#### [Things to do]
1. Can you echo the poetry post from "I sing the body" to "I've just finished.", keeping every word unchanged?
2. Do these statements agree with the poetry post? (a) The writer went into Barnes and Noble last night. (b) The post explains the best format for a query letter. (c) The poetry section had been combined with another section. For each, answer yes or no and quote the words of the post that settle it.

#### [Page extract]
....

Saturday, June 18, 2005

I sing the body electric...

Hi, everyone. Just dropping off a readerly-rant. This isn't about how to find an agent or the best format for a query letter, but it does say something about the state of publishing and books today, so I felt the need to share. Hope you're all having a good weekend.


I'll admit it: I'm not a huge reader of poetry. It's not part of my steady diet. But I do like it, and I go through poetry phases where I have an urge to reread old favorites or go discover someone new. I like funny, rhyming poetry or classic, epic pieces, or just quiet, thoughtful poems with an interesting cadence. Poetry makes my brain work in a different way, and I tend to use it to cleanse my reader's palate, especially when I'm writing and want to shake off the voice of some novel I've just finished.

So imagine my dismay when I walked into Barnes and Noble last night and discovered the poetry section was gone. Not moved, or shrunk or combined with something else... just gone.

....

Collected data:
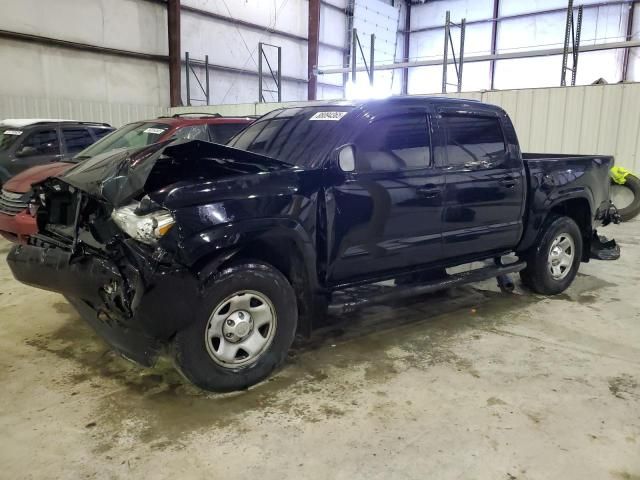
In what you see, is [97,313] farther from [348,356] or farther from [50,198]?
[348,356]

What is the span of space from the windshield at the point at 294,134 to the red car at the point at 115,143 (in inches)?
79.7

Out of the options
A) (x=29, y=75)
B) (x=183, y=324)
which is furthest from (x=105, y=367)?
(x=29, y=75)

....

#### [Outputs]
1.
I sing the body electric...

Hi, everyone. Just dropping off a readerly-rant. This isn't about how to find an agent or the best format for a query letter, but it does say something about the state of publishing and books today, so I felt the need to share. Hope you're all having a good weekend.


I'll admit it: I'm not a huge reader of poetry. It's not part of my steady diet. But I do like it, and I go through poetry phases where I have an urge to reread old favorites or go discover someone new. I like funny, rhyming poetry or classic, epic pieces, or just quiet, thoughtful poems with an interesting cadence. Poetry makes my brain work in a different way, and I tend to use it to cleanse my reader's palate, especially when I'm writing and want to shake off the voice of some novel I've just finished.

2.
(a) Yes: "I walked into Barnes and Noble last night"
(b) No: "This isn't about how to find an agent or the best format for a query letter"
(c) No: "Not moved, or shrunk or combined with something else"